At the P.C. the court may appoint: an attorney for the children, forensic evaluation, and/or experts to determine the value of marital property. In most cases the parties will share the cost of these professionals.
A timeline to have the case ready for trial will also be created at this appearance. Typically the attorneys choose dates and the judge signs off on it. There will be a deadline for the parties to complete discovery and compliance conferences will be scheduled to ensure that deadlines are met.
Depending on the specifics of your case, you may need to file a motion. A motion is a written request made to the court to get specific relief. In the New York divorce process the initial motion in a divorce action will be a motion for pendente lite relief. This type of motion requests temporary support, custody, attorneys’ fees or exclusive use and occupancy of the marital residence pending the action.
Discovery is the part of the divorce where information is gathered for trial by the exchange of information between the parties.
In addition to the Statement of Net Worth, you will also be required to produce original documents such as bank records, income tax returns for previous years, deeds, Statements for retirements funds, Real Property Deeds, etc.
You’ll be questioned about relevant issues in the case in the Demand for Interrogatories (written questions to be answered under oath) and/or at Depositions (where you will be questioned, under oath, by your spouse’s attorney).
Witness will be subpoenaed and assets will be valued at this point.
This can be a long and expensive process, so to aid your attorney please promptly provide any information requested in an organized manner. The information obtained through discovery will either help settle the case or support your trial strategy.
The Compliance Conference
The compliance conference is merely a date to check up on the status of discovery. Now is the time to advise the court if the other party is not being compliant. It’s also another opportunity to discuss what it would take to settle the case.
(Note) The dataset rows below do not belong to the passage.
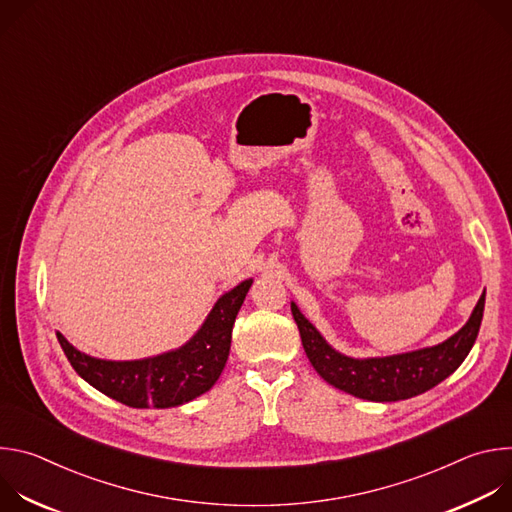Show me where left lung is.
<instances>
[{"label":"left lung","mask_w":512,"mask_h":512,"mask_svg":"<svg viewBox=\"0 0 512 512\" xmlns=\"http://www.w3.org/2000/svg\"><path fill=\"white\" fill-rule=\"evenodd\" d=\"M484 296L486 294L480 296L466 326L446 342L407 354L367 360L348 358L330 348L296 304H291V314L298 324L312 367L326 383L358 399L401 401L442 383L464 362L482 324Z\"/></svg>","instance_id":"obj_1"}]
</instances>
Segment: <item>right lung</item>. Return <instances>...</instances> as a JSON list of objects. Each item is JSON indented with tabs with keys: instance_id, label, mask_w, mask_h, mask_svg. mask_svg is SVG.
I'll use <instances>...</instances> for the list:
<instances>
[{
	"instance_id": "1",
	"label": "right lung",
	"mask_w": 512,
	"mask_h": 512,
	"mask_svg": "<svg viewBox=\"0 0 512 512\" xmlns=\"http://www.w3.org/2000/svg\"><path fill=\"white\" fill-rule=\"evenodd\" d=\"M251 283V279L239 283L218 300L188 344L154 358L99 360L70 346L60 332L56 336L72 369L107 397L137 409L176 407L206 393L221 377L231 350L233 324Z\"/></svg>"
}]
</instances>
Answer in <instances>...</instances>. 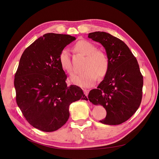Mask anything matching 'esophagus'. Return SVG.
Segmentation results:
<instances>
[{"label": "esophagus", "instance_id": "esophagus-1", "mask_svg": "<svg viewBox=\"0 0 159 159\" xmlns=\"http://www.w3.org/2000/svg\"><path fill=\"white\" fill-rule=\"evenodd\" d=\"M84 94L86 96H88V94L89 93V90H88V89H84Z\"/></svg>", "mask_w": 159, "mask_h": 159}]
</instances>
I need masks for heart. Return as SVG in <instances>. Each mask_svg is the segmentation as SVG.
Returning a JSON list of instances; mask_svg holds the SVG:
<instances>
[{
	"mask_svg": "<svg viewBox=\"0 0 159 159\" xmlns=\"http://www.w3.org/2000/svg\"><path fill=\"white\" fill-rule=\"evenodd\" d=\"M74 49L87 56L84 67V71L79 74H75L70 77L72 84L82 88H88L93 86L98 76L103 78L107 74L109 68V60L107 54L101 51H96V46L85 40L78 41ZM58 62L61 68L68 74L72 73V66L70 56L66 49H63L58 56Z\"/></svg>",
	"mask_w": 159,
	"mask_h": 159,
	"instance_id": "heart-1",
	"label": "heart"
}]
</instances>
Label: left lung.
Listing matches in <instances>:
<instances>
[{
    "mask_svg": "<svg viewBox=\"0 0 159 159\" xmlns=\"http://www.w3.org/2000/svg\"><path fill=\"white\" fill-rule=\"evenodd\" d=\"M88 37L102 44L109 60V68L97 89L90 91L88 98L103 106L107 116L99 122L119 125L133 116L142 99L143 79L137 60L120 39L104 32L89 33Z\"/></svg>",
    "mask_w": 159,
    "mask_h": 159,
    "instance_id": "obj_1",
    "label": "left lung"
}]
</instances>
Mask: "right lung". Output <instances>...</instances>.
Returning <instances> with one entry per match:
<instances>
[{
    "instance_id": "obj_1",
    "label": "right lung",
    "mask_w": 159,
    "mask_h": 159,
    "mask_svg": "<svg viewBox=\"0 0 159 159\" xmlns=\"http://www.w3.org/2000/svg\"><path fill=\"white\" fill-rule=\"evenodd\" d=\"M75 39L69 35L46 34L21 56L14 81L16 103L28 122L40 131L60 129L70 117V105L88 99L78 86L67 85L66 75L58 62L60 52Z\"/></svg>"
}]
</instances>
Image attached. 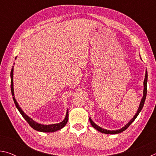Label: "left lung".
Instances as JSON below:
<instances>
[{
    "mask_svg": "<svg viewBox=\"0 0 156 156\" xmlns=\"http://www.w3.org/2000/svg\"><path fill=\"white\" fill-rule=\"evenodd\" d=\"M147 78H148V75H147V72L146 71V74H145V78H144V91H143V97H142V98L141 100V102H140V106L139 108L138 109V112L136 113V115H134V117L132 118V119L129 121V122L126 124V125L123 126L122 129H118V130H116V131H109V130H107V129H104L101 127H100L99 126H98L97 125H96L92 120L90 118H89V121H90V123L91 126L94 127L96 129H97L98 131L101 132V133H107V134H117V133H120L121 132L124 131L125 130H126V129H127L129 125H131V124L133 122L134 120H135L136 118H137V116L138 115L139 113L141 112V110L142 109V107L144 106V101H145V99H146V96H147Z\"/></svg>",
    "mask_w": 156,
    "mask_h": 156,
    "instance_id": "obj_1",
    "label": "left lung"
}]
</instances>
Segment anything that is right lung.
Segmentation results:
<instances>
[{"mask_svg": "<svg viewBox=\"0 0 156 156\" xmlns=\"http://www.w3.org/2000/svg\"><path fill=\"white\" fill-rule=\"evenodd\" d=\"M13 72H14V67H12V70H11V91H12V94L13 96V100H14V102L15 103L16 107L18 109V110L19 111V112L20 113V114L22 115L23 118H25V120L28 122L29 125H30L31 127H32L34 129H35L36 131H41V132H54L58 130H60V129H62V127L66 125L67 121H68V110L67 112V114H66L65 118L62 122L58 123V124H54V125H41V124H38L35 121L33 120L31 118L25 114V113L23 112L21 108L19 107V105H18V102L16 100L15 98H14V87H13Z\"/></svg>", "mask_w": 156, "mask_h": 156, "instance_id": "right-lung-1", "label": "right lung"}]
</instances>
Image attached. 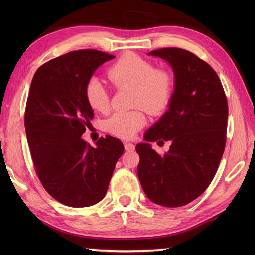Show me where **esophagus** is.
I'll return each instance as SVG.
<instances>
[{
    "instance_id": "esophagus-1",
    "label": "esophagus",
    "mask_w": 255,
    "mask_h": 255,
    "mask_svg": "<svg viewBox=\"0 0 255 255\" xmlns=\"http://www.w3.org/2000/svg\"><path fill=\"white\" fill-rule=\"evenodd\" d=\"M124 147L126 151H133L134 150V144L131 142H125Z\"/></svg>"
}]
</instances>
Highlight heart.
I'll return each mask as SVG.
<instances>
[{"mask_svg": "<svg viewBox=\"0 0 255 255\" xmlns=\"http://www.w3.org/2000/svg\"><path fill=\"white\" fill-rule=\"evenodd\" d=\"M106 78L116 89L133 88V105L143 106L150 114L164 112L173 95L171 74L164 69L133 52H127L107 69ZM85 99L94 111L105 113L110 108V95L99 80L86 84ZM147 119L142 110L119 111L107 121L111 133L122 138H131L141 129Z\"/></svg>", "mask_w": 255, "mask_h": 255, "instance_id": "b5f03b06", "label": "heart"}]
</instances>
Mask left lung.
I'll return each instance as SVG.
<instances>
[{
	"mask_svg": "<svg viewBox=\"0 0 255 255\" xmlns=\"http://www.w3.org/2000/svg\"><path fill=\"white\" fill-rule=\"evenodd\" d=\"M149 55L171 64L175 88L169 110L137 144L138 177L148 198L164 207H181L200 196L217 172L226 145L228 102L217 73L181 48ZM171 141L160 156L150 142Z\"/></svg>",
	"mask_w": 255,
	"mask_h": 255,
	"instance_id": "8db88e82",
	"label": "left lung"
}]
</instances>
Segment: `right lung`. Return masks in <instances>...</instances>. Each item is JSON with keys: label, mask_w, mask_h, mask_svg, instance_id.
Returning a JSON list of instances; mask_svg holds the SVG:
<instances>
[{"label": "right lung", "mask_w": 255, "mask_h": 255, "mask_svg": "<svg viewBox=\"0 0 255 255\" xmlns=\"http://www.w3.org/2000/svg\"><path fill=\"white\" fill-rule=\"evenodd\" d=\"M115 56L82 49L52 59L32 78L25 110L27 141L42 186L70 207H89L104 198L121 140L101 138L93 148L81 138L94 113L85 99L95 70Z\"/></svg>", "instance_id": "1"}]
</instances>
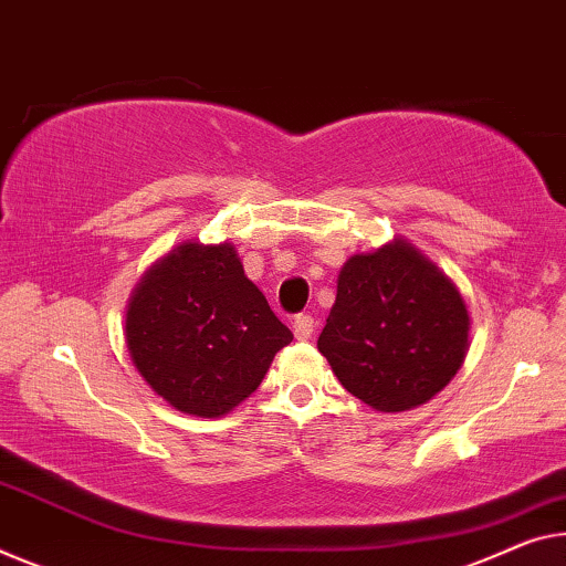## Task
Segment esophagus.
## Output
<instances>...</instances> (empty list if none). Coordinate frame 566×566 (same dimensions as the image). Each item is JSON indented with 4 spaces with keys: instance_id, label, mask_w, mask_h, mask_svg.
Instances as JSON below:
<instances>
[{
    "instance_id": "34e87169",
    "label": "esophagus",
    "mask_w": 566,
    "mask_h": 566,
    "mask_svg": "<svg viewBox=\"0 0 566 566\" xmlns=\"http://www.w3.org/2000/svg\"><path fill=\"white\" fill-rule=\"evenodd\" d=\"M313 328H316V321H313V316H308V313H301V316H295V321H293L295 338L306 342V338L313 336Z\"/></svg>"
}]
</instances>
Note of Issue and Pre-Trial Conference
The Note of Issue and Certificate of Readiness is filed with the Court when discovery is complete and parties are ready for trial.
In some cases the Judge may schedule a Pre-Trial Conference which is basically a meeting between the lawyers and the court attorney to discuss the possibility of settlement. Typically the judge will provide an indication of what the ruling at trial would be on each issue and try to persuade the parties to continue settlement attempts.
The trial is the big show. Depending on the complexity of the case and the schedule of the court, a trial can take a couple of days to a few weeks. I know of trials that have gone on for more than a year (due to adjournments, medical issues and other reasons I don’t understand).
The plaintiff presents their case first. Both sides can offer witnesses and witness may be cross-examined by the other side.
At the end of the trial the judge will issue a decision. In most cases this decision is written and sent to the parties at a later date.
The only way to change the decision is to appeal, and the ability to appeal is limited to a mistake of law or fact. That means you have to prove the law was applied wrong or the facts don’t support a ruling.
The New York divorce process can be daunting. But with the guidance of a great divorce attorney, you can get through it with results you can live with.